RNA Polymerase II transcribes beyond what later becomes the 3′
end of a mature messenger RNA (mRNA). The formation of most mRNA 3′ ends
results from pre-mRNA cleavage followed by polyadenylation. In vitro studies
have shown that low concentrations of ATP stimulate the 3′ cleavage
reaction while high concentrations inhibit it, but the origin of these ATP
effects is unknown. ATP might enable a cleavage factor kinase or activate a
cleavage factor directly. To distinguish between these possibilities, we tested
several ATP structural analogs in a pre-mRNA 3′ cleavage reaction
reconstituted from DEAE-fractionated cleavage factors. We found that adenosine
5′-(β,γ-methylene)triphosphate (AMP-PCP) is an effective
in vitro 3′ cleavage inhibitor with an IC50 of ~300
μM, but that most other ATP analogs, including adenosine
5′-(β,γ-imido)triphosphate, which cannot serve as a
protein kinase substrate, promoted 3′ cleavage but less efficiently than
ATP. In combination with previous literature data, our results do not support
ATP stimulation of 3′ cleavage through cleavage factor phosphorylation
in vitro. Instead, the more likely mechanism is that ATP stimulates cleavage
factor activity through direct cleavage factor binding.

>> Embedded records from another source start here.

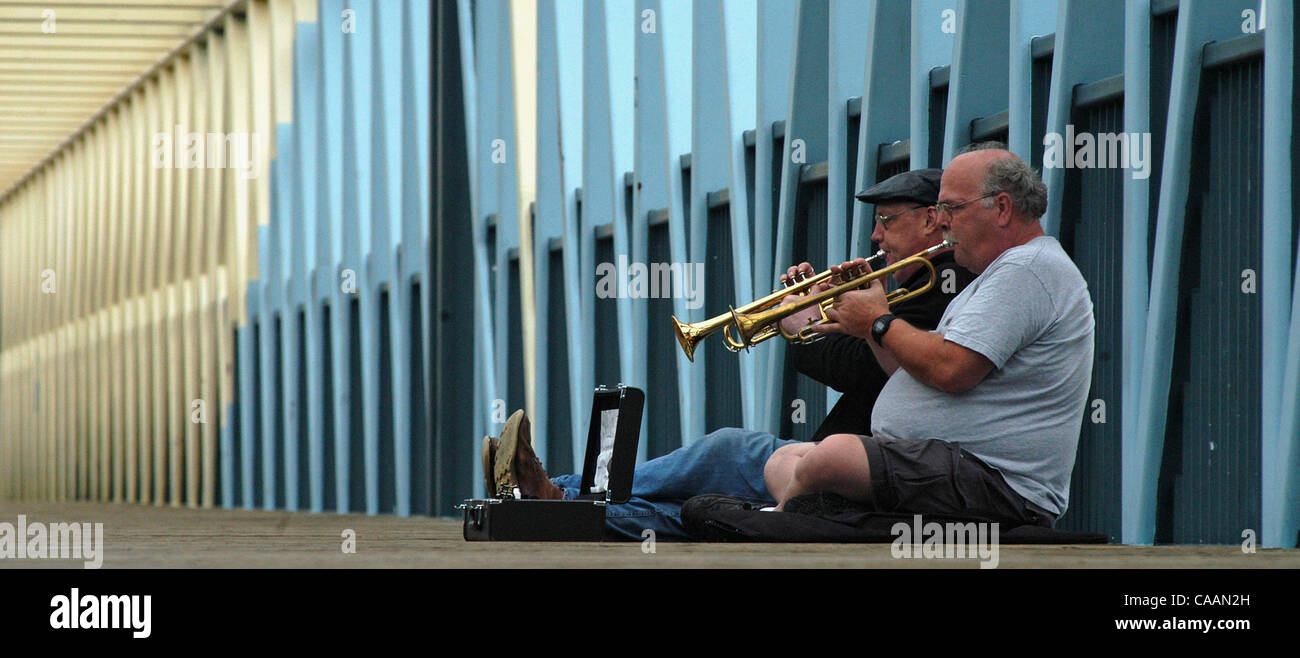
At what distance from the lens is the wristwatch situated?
3967 mm

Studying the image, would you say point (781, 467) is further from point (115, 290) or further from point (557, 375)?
point (115, 290)

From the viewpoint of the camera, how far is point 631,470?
15.1 feet

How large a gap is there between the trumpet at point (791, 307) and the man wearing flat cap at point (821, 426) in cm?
3

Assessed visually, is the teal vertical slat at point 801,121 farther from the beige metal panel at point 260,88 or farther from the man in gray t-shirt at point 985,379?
the beige metal panel at point 260,88

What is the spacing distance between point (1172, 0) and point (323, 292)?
942 cm

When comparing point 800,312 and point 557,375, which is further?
point 557,375

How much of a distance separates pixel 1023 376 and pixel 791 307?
0.80 metres

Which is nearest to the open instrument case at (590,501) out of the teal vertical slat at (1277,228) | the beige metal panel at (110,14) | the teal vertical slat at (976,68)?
the teal vertical slat at (1277,228)

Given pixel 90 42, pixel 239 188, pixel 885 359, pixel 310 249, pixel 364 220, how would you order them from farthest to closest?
pixel 90 42 < pixel 239 188 < pixel 310 249 < pixel 364 220 < pixel 885 359

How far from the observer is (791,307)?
4555 millimetres

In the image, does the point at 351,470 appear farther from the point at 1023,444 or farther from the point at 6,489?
the point at 6,489

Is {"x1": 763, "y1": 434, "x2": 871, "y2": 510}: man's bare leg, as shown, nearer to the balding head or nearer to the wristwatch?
the wristwatch

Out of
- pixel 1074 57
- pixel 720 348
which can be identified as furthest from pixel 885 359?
pixel 720 348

The mammalian 3′
cleavage factors known to bind ATP include the cleavage factor II (CF
IIm) Clp1 subunit, the CF Im25 subunit and poly(A) polymerase
alpha (PAP). The yeast homolog of the CF IIm complex also binds ATP
through yClp1. To investigate the mammalian complex, we used a cell-line
expressing FLAG-tagged Clp1 to co-immunoprecipitate Pcf11 as a function of ATP
concentration. FLAG-Clp1 co-precipitated Pcf11 with or without ATP and the
complex was not affected by AMP-PCP. Diadenosine tetraphosphate (Ap4A), an ATP
analog that binds the Nudix domain of the CF Im25 subunit with higher affinity
than ATP, neither stimulated 3′ cleavage in place of ATP nor antagonized
ATP-stimulated 3′ cleavage. The ATP-binding site of PAP was disrupted by
site directed mutagenesis but a reconstituted 3′ cleavage reaction
containing a mutant PAP unable to bind ATP nevertheless underwent ATP-stimulated
3′ cleavage. Fluctuating ATP levels might contribute to the regulation
of pre-mRNA 3′ cleavage, but the three subunits investigated here do not
appear to be responsible for the ATP-stimulation of pre-mRNA cleavage.